The assumption that is being made is that most people have a valid, up-to-date driver’s license. Again, three-quarters of black men in Wisconsin don’t. One-half of blacks and Latinos in Wisconsin don’t. The rate is 25% nationally. Those of us who are so privileged to have our documentation up to date need to stop thinking about ourselves for a moment and think about the effect these laws are having on people who are not as fortunate as we are.
Do you think this trend could increase black voter apathy?

No, just the opposite. People who know their rights are under attack are more likely to turn out to vote. At first “vote security” sounds like common sense. And then folks actually look at the issue and they realize that thousands of people in their community and millions of people across the country are going to be disenfranchised.

When people attack the ability of your community to fully participate in the electoral process, they’re doing it for a reason. History has shown us that they are trying to make it easier to attack our other rights. That’s what we’ve found across the country — the more people know about these voter ID laws, the attacks on Sunday voting, early voting, and same-day registration — the more they realize there is a coordinated attack on access to the ballot box.

How many people do you expect to come to the march on Saturday, December 10?

We have buses coming from up and down the eastern seaboard, and all over New York.
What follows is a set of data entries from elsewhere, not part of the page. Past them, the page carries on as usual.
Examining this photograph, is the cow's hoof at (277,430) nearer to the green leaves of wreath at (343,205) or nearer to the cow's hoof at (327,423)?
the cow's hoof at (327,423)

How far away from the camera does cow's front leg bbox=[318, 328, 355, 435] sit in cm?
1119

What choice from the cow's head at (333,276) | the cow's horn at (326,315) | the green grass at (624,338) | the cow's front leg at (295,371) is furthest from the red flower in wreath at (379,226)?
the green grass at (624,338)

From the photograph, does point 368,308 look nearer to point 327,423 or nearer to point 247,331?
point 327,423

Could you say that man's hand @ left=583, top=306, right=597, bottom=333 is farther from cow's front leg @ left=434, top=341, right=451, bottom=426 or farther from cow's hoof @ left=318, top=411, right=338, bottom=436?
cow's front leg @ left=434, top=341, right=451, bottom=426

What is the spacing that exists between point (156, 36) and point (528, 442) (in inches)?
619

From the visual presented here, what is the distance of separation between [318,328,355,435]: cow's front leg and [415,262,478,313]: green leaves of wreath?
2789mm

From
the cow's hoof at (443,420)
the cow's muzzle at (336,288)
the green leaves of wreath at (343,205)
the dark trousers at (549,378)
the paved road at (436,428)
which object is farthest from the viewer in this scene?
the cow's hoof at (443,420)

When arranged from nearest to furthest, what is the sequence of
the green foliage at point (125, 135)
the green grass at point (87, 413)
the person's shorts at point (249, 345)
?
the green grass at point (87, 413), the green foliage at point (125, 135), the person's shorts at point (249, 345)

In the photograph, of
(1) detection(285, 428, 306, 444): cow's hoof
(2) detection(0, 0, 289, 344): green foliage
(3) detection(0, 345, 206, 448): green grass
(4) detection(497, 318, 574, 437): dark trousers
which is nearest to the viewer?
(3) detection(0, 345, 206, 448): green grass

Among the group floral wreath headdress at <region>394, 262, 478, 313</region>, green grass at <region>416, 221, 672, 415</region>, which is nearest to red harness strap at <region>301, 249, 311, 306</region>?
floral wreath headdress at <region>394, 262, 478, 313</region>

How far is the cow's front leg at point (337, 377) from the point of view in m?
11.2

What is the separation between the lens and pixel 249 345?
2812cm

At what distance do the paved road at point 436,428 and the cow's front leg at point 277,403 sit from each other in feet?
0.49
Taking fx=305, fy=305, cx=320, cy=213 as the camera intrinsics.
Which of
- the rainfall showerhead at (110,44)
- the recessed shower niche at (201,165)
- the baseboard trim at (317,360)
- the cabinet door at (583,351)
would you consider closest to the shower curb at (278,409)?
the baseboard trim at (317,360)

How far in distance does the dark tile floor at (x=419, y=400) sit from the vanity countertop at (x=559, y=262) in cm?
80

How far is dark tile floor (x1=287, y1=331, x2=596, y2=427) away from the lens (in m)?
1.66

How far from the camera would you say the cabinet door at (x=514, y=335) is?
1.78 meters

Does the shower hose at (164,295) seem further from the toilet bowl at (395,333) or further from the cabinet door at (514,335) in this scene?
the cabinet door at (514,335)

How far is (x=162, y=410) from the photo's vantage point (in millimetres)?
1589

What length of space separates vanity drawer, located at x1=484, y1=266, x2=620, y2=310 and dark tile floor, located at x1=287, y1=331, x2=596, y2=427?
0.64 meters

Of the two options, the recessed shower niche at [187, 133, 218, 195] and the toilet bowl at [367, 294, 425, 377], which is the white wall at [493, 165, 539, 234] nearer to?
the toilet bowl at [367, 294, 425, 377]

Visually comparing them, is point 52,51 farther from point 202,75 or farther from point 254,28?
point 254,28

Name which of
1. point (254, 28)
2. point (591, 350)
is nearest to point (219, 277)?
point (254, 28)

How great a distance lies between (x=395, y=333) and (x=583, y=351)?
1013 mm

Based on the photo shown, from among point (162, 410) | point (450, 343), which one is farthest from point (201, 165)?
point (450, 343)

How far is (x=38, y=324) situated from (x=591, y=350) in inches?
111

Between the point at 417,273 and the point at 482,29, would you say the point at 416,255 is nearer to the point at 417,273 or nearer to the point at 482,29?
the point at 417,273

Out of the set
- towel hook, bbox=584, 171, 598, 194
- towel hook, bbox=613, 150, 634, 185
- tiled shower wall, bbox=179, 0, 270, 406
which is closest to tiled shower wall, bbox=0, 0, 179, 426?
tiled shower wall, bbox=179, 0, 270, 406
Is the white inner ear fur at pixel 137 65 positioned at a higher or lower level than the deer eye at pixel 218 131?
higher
We know that there will definitely be thousands and thousands of people.

Is there a specific goal that you have for the march outside of raising awareness?
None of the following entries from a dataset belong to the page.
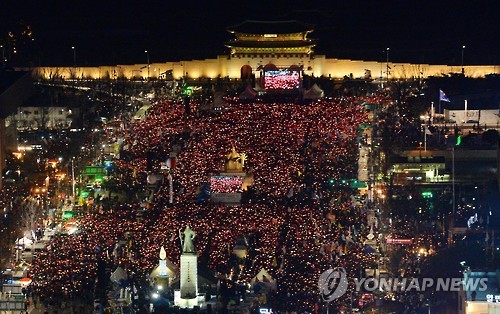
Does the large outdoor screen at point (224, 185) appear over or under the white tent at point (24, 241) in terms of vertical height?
over

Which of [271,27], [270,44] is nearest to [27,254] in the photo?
[270,44]

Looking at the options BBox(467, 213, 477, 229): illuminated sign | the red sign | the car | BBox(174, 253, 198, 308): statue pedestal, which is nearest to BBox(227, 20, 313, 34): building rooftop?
BBox(467, 213, 477, 229): illuminated sign

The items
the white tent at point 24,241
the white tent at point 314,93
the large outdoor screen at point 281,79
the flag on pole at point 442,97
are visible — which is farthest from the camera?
the large outdoor screen at point 281,79

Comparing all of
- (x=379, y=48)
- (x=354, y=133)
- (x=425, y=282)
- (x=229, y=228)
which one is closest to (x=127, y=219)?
(x=229, y=228)

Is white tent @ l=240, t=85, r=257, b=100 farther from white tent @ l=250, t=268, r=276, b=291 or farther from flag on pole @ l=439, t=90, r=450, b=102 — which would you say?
white tent @ l=250, t=268, r=276, b=291

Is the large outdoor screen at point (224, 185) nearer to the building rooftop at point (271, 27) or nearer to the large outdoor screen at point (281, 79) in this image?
the large outdoor screen at point (281, 79)

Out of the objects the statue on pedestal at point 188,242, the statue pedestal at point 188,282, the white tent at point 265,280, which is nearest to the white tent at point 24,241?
the white tent at point 265,280

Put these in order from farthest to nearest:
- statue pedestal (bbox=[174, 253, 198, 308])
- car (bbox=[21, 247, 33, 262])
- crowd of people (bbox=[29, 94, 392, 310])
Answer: car (bbox=[21, 247, 33, 262]), crowd of people (bbox=[29, 94, 392, 310]), statue pedestal (bbox=[174, 253, 198, 308])
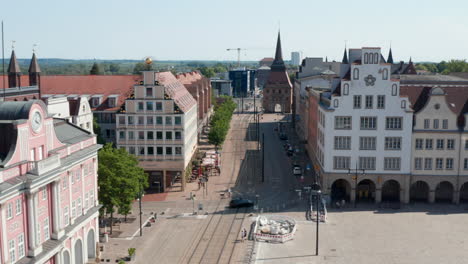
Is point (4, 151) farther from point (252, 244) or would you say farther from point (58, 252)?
point (252, 244)

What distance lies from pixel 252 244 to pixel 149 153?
31721 mm

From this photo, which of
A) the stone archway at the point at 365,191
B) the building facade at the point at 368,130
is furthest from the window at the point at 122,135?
the stone archway at the point at 365,191

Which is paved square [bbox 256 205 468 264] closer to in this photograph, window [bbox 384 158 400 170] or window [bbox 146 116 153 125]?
window [bbox 384 158 400 170]

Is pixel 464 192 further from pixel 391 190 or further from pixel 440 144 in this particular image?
pixel 391 190

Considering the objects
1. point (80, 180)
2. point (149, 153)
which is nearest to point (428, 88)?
point (149, 153)

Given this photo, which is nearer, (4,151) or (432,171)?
(4,151)

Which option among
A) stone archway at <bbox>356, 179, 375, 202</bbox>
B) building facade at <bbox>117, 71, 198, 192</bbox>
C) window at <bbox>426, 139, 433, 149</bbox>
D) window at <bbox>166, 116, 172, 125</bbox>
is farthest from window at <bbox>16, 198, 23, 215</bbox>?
window at <bbox>426, 139, 433, 149</bbox>

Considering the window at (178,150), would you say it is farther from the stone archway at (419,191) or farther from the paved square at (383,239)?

This march is designed to do three things. One, to get activists focused even before we get to 2012 on what we need to accomplish in 2013. We’ll start the 2013 legislative session with people having worked together for months to be prepared to execute a strategy to get back our rights in the states where they’ve been taken.

Two, we’re sounding the alarm, making it very clear to the country and the world that voting rights in this country are being systematically attacked at a magnitude not seen in over 100 years.
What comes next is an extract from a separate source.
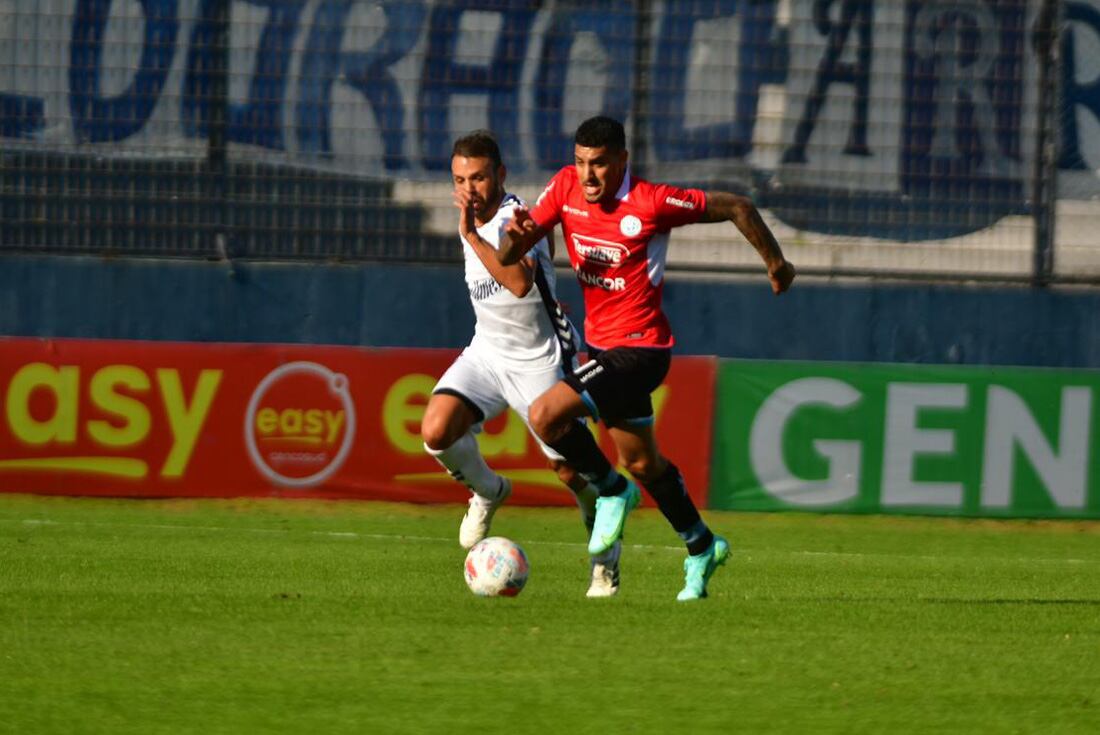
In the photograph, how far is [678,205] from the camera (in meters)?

And three, we’re starting a process at the United Nations. Our country’s tradition of free and fair elections is the basis for most democratic reform throughout the world. An attack on voting rights here is something that will have global repercussions. World leaders don’t see us fighting back. So we are coming together in one place to raise our voices, marching to the UN for this reason.

The NAACP is one of a couple hundred non-profit organizations in this country that have UN official observer status. Official observer status allows you to offer oral and written testimony to the UN Human Rights Council and its various committees. So in the spring, when the Human Rights commission convenes in Geneva, we’ll be there representing voters from across the U.S. who have had their vote blocked by these laws.

Are we saying that the United States is committing human rights violations against its own people?

What we are saying is that state governments — Wisconsin, Mississippi, Texas, South Carolina, Florida and so forth — all have passed state-sponsored voter suppression legislation. And that these state governments are violating basic UN principles as enshrined in the UN Convention that calls for an end to all forms of racial discrimination — because these laws have been shown to have a disparate negative impact on minority communities.

Will there be social media means for people to follow this important march if they are unable to attend?

Yes. We are encouraging people to text STAND to 62227 so they can receive alerts throughout the year, about the march but also about the overall voting rights campaign. We are launching a voting rights campaign that will go on for two years that will get people first educated and then mobilized to get our rights back.